Dopo il ritmo serrato dei primi due episodi, scanditi da continui colpi di scena, il terzo episodio di House of the Dragon rallenta il passo, senza però rinunciare alla sua maestosità tecnica e visiva. È un episodio più riflessivo, ma non per questo meno intenso: la tensione rimane costante e ci ricorda che in HOTD non esistono mai veri momenti di pace. Al contrario, questo capitolo getta le basi per gli eventi che esploderanno nei prossimi episodi.

Una regina forte e umana
L’episodio ruota quasi interamente attorno alla figura della nuova regnante, Rhaenyra Targaryen, costretta ad affrontare un regno ormai lacerato, fragile e in piena crisi. Governare in queste condizioni si rivela una sfida ancora più ardua di quanto immaginasse. Emma D’Arcy continua a regalarci un’interpretazione straordinaria, probabilmente una delle migliori della serie fino a questo momento.

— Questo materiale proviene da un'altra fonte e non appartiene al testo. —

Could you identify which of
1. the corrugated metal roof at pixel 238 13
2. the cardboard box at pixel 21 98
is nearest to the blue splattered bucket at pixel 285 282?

L’intero episodio poggia sulle sue spalle e l’attrice riesce a trasmettere ogni sfumatura del personaggio.
Rhaenyra è sopraffatta dagli eventi e dalle conseguenze delle proprie scelte. Angoscia, paura e senso di responsabilità la consumano, mentre il popolo le ricorda continuamente la carestia che sta devastando Approdo del Re. È una sovrana potente, ma anche profondamente umana: dietro la sua autorevolezza emergono ansie, dubbi e fragilità. La serie ci mostra una regina costretta a indossare ogni giorno l’armatura dell’austerità, pur senza perdere la propria sensibilità.

Il lato oscuro dei Targaryen
Il cuore dell’episodio è senza dubbio il confronto tra Rhaenyra e Alicent. Attraverso il loro dialogo emerge una delle riflessioni più interessanti della stagione: non esiste un regno senza spargimento di sangue. Alicent mette in discussione l’idea di Rhaenyra di poter governare restando fedele ai propri principi, cercando il dialogo anche con i suoi nemici. Rhaenyra desidera essere una sovrana giusta e pacifica, ma allo stesso tempo determinata a difendere il proprio trono e le persone che ama.
A rappresentare il punto di vista opposto è ancora una volta Daemon, il più cinico e brutale dei Targaryen. Più volte le ricorda come l’annientamento totale dei nemici sia la strada più semplice e immediata. Rhaenyra, però, rifiuta questa visione e continua a credere che la violenza indiscriminata non sia l’unica soluzione. È una scelta che nasce dalla sua natura e dai valori che l’hanno sempre contraddistinta, anche se il prezzo da pagare potrebbe essere altissimo.

Il colpo di scena finale
Nel finale arriva il colpo di scena: Rhaenyra comprende di essere stata ingannata. La città è ormai in ostaggio degli eventi e ciò che accadrà da questo momento in poi è destinato a cambiare per sempre il destino di Westeros.
Dal punto di vista tecnico, ancora una volta, House of the Dragon si conferma una lezione di cinematografia. Regia, fotografia e messa in scena raggiungono livelli altissimi. I numerosi primi piani sul volto di Rhaenyra raccontano più di qualsiasi dialogo: attraverso il suo sguardo percepiamo il peso della corona, il dolore, la paura e l’umanità che si nascondono dietro la forza di una regina.